Elizabeth May
Mr. Chair, I completely agree with my hon. colleague and neighbour from Nanaimo—Ladysmith that we need to move to remove mandatory minimums from our criminal justice legislation.
Almost two years ago I introduced a private member’s bill, Bill C-269. It was a lot of work actually to cull all the individual mandatory minimums that had been brought in under the Harper era and put them in one private member’s bill to make it easy to get rid of all of them, except for those for the most serious of crimes where we would not want to remove them.
I also note that the situation on Vancouver Island for indigenous women is particularly egregious. I want to offer my colleague the opportunity to speak to the lack of remand centres for indigenous women on Vancouver Island, and the additional specific discriminatory treatment that they face due to this lack of facilities. I ask if she would like to comment further on the systemic discrimination in criminal justice, particularly as it applies to us locally on Vancouver Island.
Sheila Malcolmson – Member for Ladysmith-Nanaimo
Mr.

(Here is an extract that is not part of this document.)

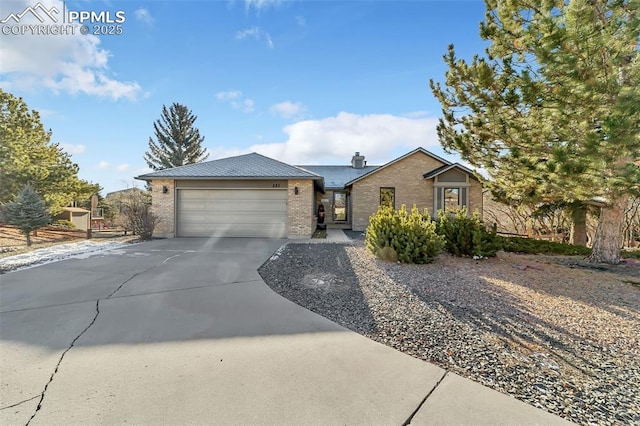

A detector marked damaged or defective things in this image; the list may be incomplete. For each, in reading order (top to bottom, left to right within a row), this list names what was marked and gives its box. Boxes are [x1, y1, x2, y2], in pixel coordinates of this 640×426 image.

Chair, the separation of indigenous women from their communities and families when they have to leave our region to be incarcerated in other facilities compounds the problems that got them into the justice system in the first place. They become increasingly isolated.

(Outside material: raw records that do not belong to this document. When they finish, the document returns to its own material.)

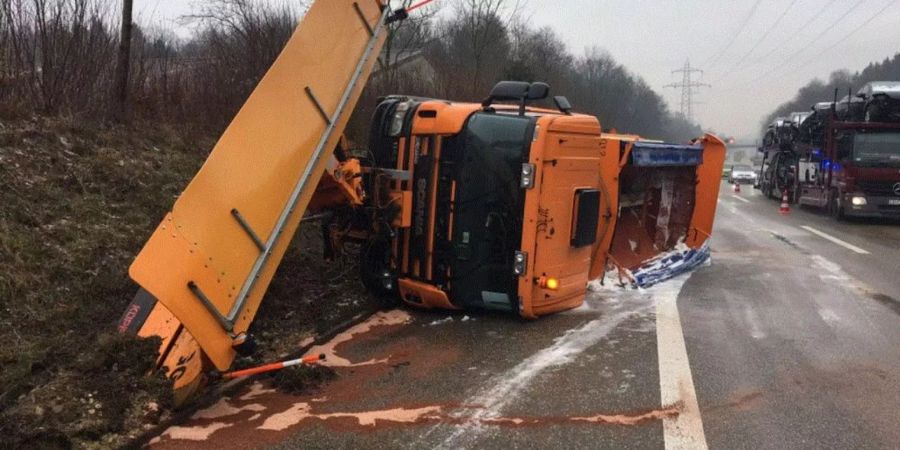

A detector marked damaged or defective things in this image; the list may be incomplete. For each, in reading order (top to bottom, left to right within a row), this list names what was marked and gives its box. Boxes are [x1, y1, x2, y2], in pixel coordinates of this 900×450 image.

overturned orange truck [118, 0, 724, 400]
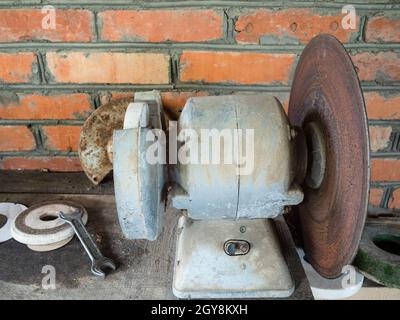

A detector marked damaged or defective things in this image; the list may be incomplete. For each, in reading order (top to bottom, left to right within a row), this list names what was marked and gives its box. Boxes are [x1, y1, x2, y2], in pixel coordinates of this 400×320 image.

rusty metal plate [79, 99, 131, 185]
rusty metal disc [79, 99, 131, 185]
rusty metal disc [290, 34, 370, 278]
rusty metal plate [290, 34, 370, 278]
large rusty grinding wheel [290, 34, 370, 278]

We heard a very interesting circularity from a number of the witnesses. Gladue reports are supposed to bring into sentencing additional considerations around the impact of residential schools or of children being in foster care. The indigenous women at committee are telling us that the Gladue reports are having the opposite effect. They are identifying them as a higher-risk inmate. They are putting them into more isolation and more segregation, which makes them unable to participate in the programming that happens within the jails, which makes them ineligible for the nice earlier parole, the controlled release from prison. This means that they are even more likely to be dislocated from their families, dislocated from their culture, and maybe more likely to reoffend. It is a mess and the government has work to do. We want to work with the government.